Rachel cupped her hand over her mouth.
“We didn’t find your son, Mrs. Meier.”
“Rachel.”
“Okay. Rachel. But he might be hiding, afraid he’s in trouble with the police. I’d like to do another walk through, but this time have you come with us.”
“You didn’t see anyone else?”
“No. The building appears to be vacant.”
Could her attackers have taken Josh? Or was Nate right, and the whole thing had been a hallucination? And if that was the case, then where was her son?
“Rachel?” The chief prompted.
Rachel stepped forward.
Nate matched her. “Uh, I’ll go too. More eyes couldn’t hurt.”
“I’m sorry, Nate. I’d like you to remain here with Sergeant Olson, so he can take your statement.”
Rachel had seen enough cop shows on TV to realize the chief wanted to question Nate and her separately. She gave Nate an apologetic glance.
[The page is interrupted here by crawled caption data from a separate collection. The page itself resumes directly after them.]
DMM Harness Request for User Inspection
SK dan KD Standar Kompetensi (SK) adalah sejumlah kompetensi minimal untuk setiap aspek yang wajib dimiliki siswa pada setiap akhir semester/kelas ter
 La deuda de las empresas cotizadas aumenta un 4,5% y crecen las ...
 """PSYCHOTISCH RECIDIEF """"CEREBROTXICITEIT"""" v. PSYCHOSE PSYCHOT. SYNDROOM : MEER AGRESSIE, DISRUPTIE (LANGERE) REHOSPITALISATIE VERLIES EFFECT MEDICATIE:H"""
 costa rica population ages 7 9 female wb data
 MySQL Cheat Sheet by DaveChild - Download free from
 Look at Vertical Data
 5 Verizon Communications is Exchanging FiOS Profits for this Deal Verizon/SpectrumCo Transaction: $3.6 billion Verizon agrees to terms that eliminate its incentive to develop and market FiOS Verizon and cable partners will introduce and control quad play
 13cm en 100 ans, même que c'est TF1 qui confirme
“That would be fine, Chief,” Nate said. “As long as you do me two favors.”
“And what would those favors be?”
“The three of you stay together. And don’t let Rachel out of your sight.”
Chief Ryker raised an eyebrow then nodded to her second-in-command. “Ready Rachel?” she asked.
A tremor seized Rachel’s stomach and bled through her limbs. But as nervous as she was about the strange things that had happened in the school, it was nothing compared to the thought of Josh trapped in there alone. “Of course.”
“Ginny, you want to lead the way?” The chief asked.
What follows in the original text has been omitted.